═══ Extracted text

RE: forthcoming new feature specs for LDF

On 7 Jul 2015 at 00:16, Ruben Verborgh wrote:
>>> Think of it as the machine equivalent of UI controls / widgets.
>>> One spec defines autocompletion, the other defines a search bar,
>>> yet another defines a people tagging control.
>> 
>> To be honest, I find that a slightly misleading analogy as that causes
>> people to focus on the design and the UX. A better one (IMO, anyway)
would
>> be to compare that to SQL - or SPARQL for that matter. What we define
here
>> are query operators.
> 
> Actually, UI controls are really the better comparison here.
> 
> UI controls combine lower level hypermedia controls
> to provide a recognizable interface, in that case for users.
> Here are some of those implicit/explicit UI controls:
> - clicking the top logo brings a user to the home page
> - clicking a share button allows to send content through a social media
account
> - typing text in an autocomplete control gives suggestions of expected
input
> Apart from a visual control, they provide an interface
> through which users can interact with the web application.
> 
> The idea is to do the same with these specs:
> combine lower level Hydra constructs
> to higher level controls that are reusable.

══════

Things to do:
[1] According to the email on new LDF feature specs, what does typing text in an autocomplete control give?
[2] Reproduce the stretch of the email on new LDF feature specs from "On 7 Jul 2015" through "one (IMO, anyway)".
[3] Extend the email on new LDF feature specs onward from its final line.
The data that follow come from a separate source and are unrelated to the email.

═══ Data extract

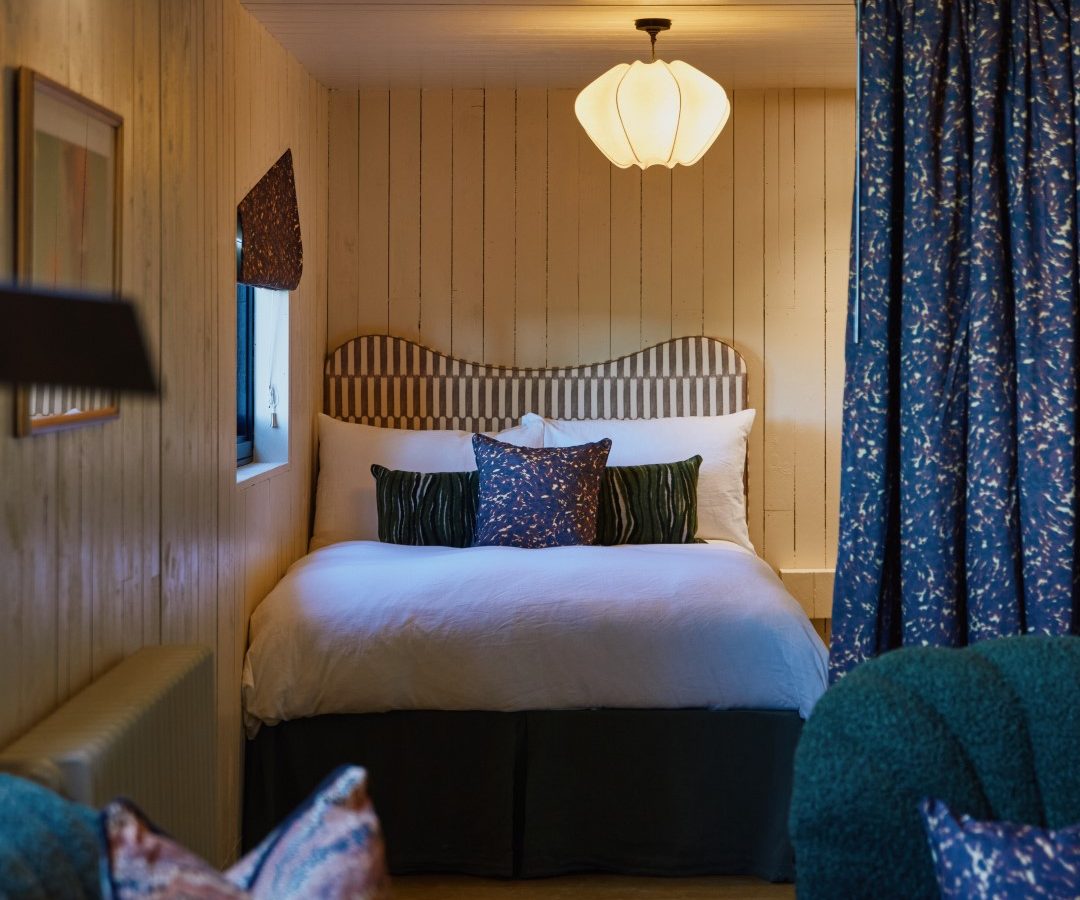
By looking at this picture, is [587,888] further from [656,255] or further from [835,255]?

══════

Expected outputs:
[1] Suggestions of expected input.

[2]
On 7 Jul 2015 at 00:16, Ruben Verborgh wrote:
>>> Think of it as the machine equivalent of UI controls / widgets.
>>> One spec defines autocompletion, the other defines a search bar,
>>> yet another defines a people tagging control.
>> 
>> To be honest, I find that a slightly misleading analogy as that causes
>> people to focus on the design and the UX. A better one (IMO, anyway)

[3]
> They are not necessarily query operators;
> for instance, the metadata spec we intend to write
> would be very hard to express as a query operator.

OK, I see. Makes sense.


>> The more features there are, the more combinations thereof exist
> 
> That's right; and in our opinion, it is much more meaningful to define
such features
> then to define all "interesting" combinations up front,
> because we don't know which features a server would like to combine.

This part worries me a bit but let's see how it turns out. I still need to
read the papers :-/


>> the less
>> likely it becomes that a client and a server will be able to fully
>> understand each other.
> 
> Why would that be? If the client understands the pieces, it understands
the whole.

Because I'm afraid that clients will cut corners and not implement all
pieces.


> It can even just understand part of the pieces and use those.

In some cases, yes. I'm not sure yet whether this can be generalized.


[...]

>>> However, the client might solve simple queries with this interface,
>>> such as: SELECT ?literal {
>>>    ?s ?p ?literal.
>>>    FILTER REGEX(?literal, "abc")
>>> }
>>> as this can be evaluated using only substring search.
>> 
>> Yep. That would mean, however, that the application on top of such a
client
>> library would need to be adapted. That's something we would like to avoid
at
>> all cost in general.
> 
> I don't really follow, why would the application on top of the client be
adapted?

If you know that servers never support FILTER REGEX(?literal, "abc")
efficiently, you wouldn't build an application that executes the query
above. If you do happen to develop against a server which does and then
later move to a server which doesn't, your app basically breaks as it would
need to retrieve every single triple and then execute the regex locally. For
developers not knowing the whole stack in detail that might be very
surprising and hard to debug.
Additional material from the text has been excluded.